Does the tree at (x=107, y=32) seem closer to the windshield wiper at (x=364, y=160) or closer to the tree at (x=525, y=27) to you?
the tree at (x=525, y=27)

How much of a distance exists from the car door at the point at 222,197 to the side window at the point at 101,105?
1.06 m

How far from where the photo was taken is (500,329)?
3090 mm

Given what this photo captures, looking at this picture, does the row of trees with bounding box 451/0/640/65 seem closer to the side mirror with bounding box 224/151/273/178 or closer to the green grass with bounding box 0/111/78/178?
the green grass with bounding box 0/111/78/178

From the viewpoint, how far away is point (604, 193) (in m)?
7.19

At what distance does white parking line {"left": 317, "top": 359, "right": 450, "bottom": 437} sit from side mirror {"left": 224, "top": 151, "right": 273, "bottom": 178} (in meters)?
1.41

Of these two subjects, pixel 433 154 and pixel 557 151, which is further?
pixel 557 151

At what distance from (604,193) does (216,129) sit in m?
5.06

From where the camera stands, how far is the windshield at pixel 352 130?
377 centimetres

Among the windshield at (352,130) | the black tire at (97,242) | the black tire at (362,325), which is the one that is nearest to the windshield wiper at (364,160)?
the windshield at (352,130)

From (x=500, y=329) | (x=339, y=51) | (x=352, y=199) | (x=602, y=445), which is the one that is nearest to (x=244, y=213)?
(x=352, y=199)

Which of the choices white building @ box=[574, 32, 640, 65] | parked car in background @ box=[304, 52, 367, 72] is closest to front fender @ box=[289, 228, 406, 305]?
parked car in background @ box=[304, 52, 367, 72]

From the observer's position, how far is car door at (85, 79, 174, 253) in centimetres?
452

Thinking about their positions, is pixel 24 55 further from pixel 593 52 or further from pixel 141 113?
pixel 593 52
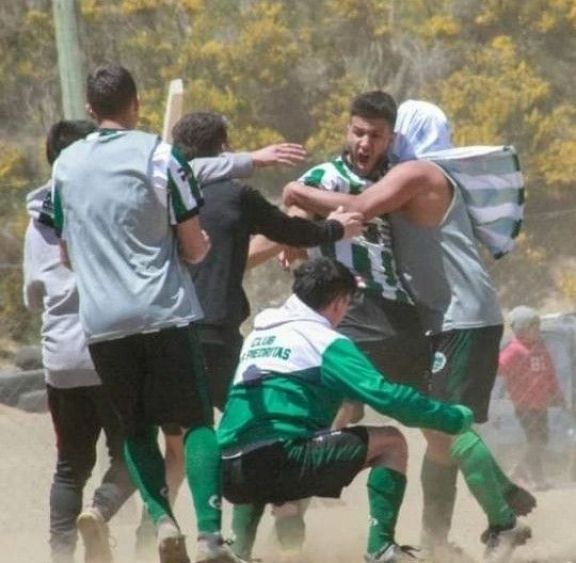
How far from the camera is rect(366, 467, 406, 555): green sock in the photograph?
597 centimetres

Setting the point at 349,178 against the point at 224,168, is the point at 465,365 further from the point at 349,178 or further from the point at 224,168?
the point at 224,168

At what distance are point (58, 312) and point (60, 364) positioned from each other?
0.19 m

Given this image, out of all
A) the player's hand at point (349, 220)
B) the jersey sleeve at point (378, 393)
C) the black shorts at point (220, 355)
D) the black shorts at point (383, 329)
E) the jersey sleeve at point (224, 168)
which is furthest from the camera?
the black shorts at point (383, 329)

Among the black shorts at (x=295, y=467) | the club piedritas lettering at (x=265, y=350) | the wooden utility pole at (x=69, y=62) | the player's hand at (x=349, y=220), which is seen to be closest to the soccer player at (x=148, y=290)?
the black shorts at (x=295, y=467)

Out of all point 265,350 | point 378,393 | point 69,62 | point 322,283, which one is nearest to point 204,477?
point 265,350

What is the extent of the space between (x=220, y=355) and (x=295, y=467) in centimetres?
81

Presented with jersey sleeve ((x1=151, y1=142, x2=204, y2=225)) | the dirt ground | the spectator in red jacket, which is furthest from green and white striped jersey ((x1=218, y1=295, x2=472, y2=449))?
the spectator in red jacket

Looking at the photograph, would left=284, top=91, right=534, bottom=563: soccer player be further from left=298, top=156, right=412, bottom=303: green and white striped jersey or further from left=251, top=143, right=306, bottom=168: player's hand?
left=251, top=143, right=306, bottom=168: player's hand

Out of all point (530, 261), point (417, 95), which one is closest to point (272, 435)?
point (530, 261)

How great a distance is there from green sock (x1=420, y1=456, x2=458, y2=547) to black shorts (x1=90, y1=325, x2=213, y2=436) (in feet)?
4.08

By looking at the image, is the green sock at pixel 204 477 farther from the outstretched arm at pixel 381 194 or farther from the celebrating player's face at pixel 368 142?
the celebrating player's face at pixel 368 142

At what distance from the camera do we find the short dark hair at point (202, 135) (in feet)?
21.5

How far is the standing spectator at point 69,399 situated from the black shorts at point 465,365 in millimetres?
1179

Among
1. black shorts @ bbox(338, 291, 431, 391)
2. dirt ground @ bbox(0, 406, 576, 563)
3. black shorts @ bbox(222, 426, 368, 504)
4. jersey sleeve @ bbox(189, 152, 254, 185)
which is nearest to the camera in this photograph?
black shorts @ bbox(222, 426, 368, 504)
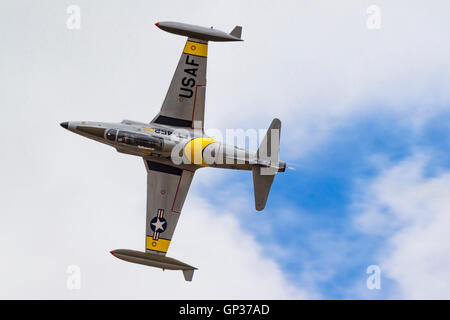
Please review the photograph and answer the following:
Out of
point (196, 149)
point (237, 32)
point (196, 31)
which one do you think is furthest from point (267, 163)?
point (196, 31)

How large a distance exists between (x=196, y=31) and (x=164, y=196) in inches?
318

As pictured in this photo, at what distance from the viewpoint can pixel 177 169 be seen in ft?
127

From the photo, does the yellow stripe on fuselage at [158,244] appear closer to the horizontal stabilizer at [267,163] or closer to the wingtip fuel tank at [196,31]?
the horizontal stabilizer at [267,163]

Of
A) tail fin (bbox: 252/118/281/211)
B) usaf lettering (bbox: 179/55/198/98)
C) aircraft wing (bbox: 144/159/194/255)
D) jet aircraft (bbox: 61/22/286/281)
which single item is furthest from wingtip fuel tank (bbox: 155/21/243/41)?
aircraft wing (bbox: 144/159/194/255)

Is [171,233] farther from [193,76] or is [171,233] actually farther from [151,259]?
[193,76]

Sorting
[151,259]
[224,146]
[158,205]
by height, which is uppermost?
[224,146]

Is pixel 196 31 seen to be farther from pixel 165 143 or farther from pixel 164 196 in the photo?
pixel 164 196

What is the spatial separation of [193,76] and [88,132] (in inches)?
225

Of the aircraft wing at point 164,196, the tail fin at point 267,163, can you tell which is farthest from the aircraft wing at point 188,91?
the tail fin at point 267,163

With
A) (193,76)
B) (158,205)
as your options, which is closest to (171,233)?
(158,205)

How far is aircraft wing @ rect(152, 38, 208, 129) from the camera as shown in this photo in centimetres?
3850

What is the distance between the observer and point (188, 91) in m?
38.7

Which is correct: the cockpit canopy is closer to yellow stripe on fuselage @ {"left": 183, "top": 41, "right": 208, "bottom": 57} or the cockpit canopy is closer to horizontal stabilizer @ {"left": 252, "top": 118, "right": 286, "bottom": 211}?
yellow stripe on fuselage @ {"left": 183, "top": 41, "right": 208, "bottom": 57}

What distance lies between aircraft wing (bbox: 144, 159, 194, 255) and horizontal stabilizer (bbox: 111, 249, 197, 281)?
702 millimetres
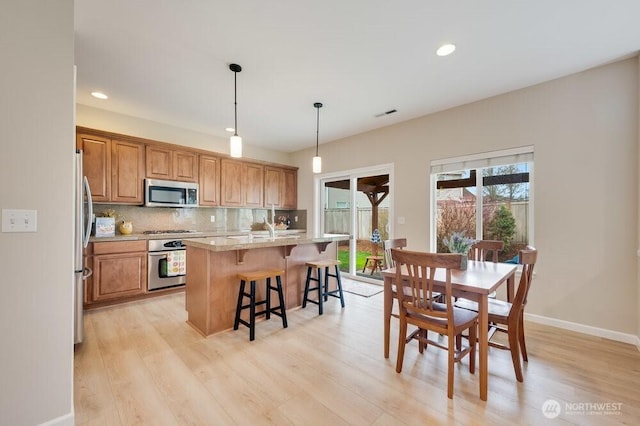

....................

**TASK REQUIREMENTS:** Reproduce the items verbatim, starting at the line containing "Which is correct: the" and ending at the last line of the items, with both ends included. Omit the pictures from your output.

**OUTPUT BELOW:**
Which is correct: the cockpit canopy is closer to yellow stripe on fuselage @ {"left": 183, "top": 41, "right": 208, "bottom": 57} or the cockpit canopy is closer to horizontal stabilizer @ {"left": 252, "top": 118, "right": 286, "bottom": 211}?
yellow stripe on fuselage @ {"left": 183, "top": 41, "right": 208, "bottom": 57}

What distance lies between aircraft wing (bbox: 144, 159, 194, 255) and horizontal stabilizer (bbox: 111, 249, 197, 281)?
702 millimetres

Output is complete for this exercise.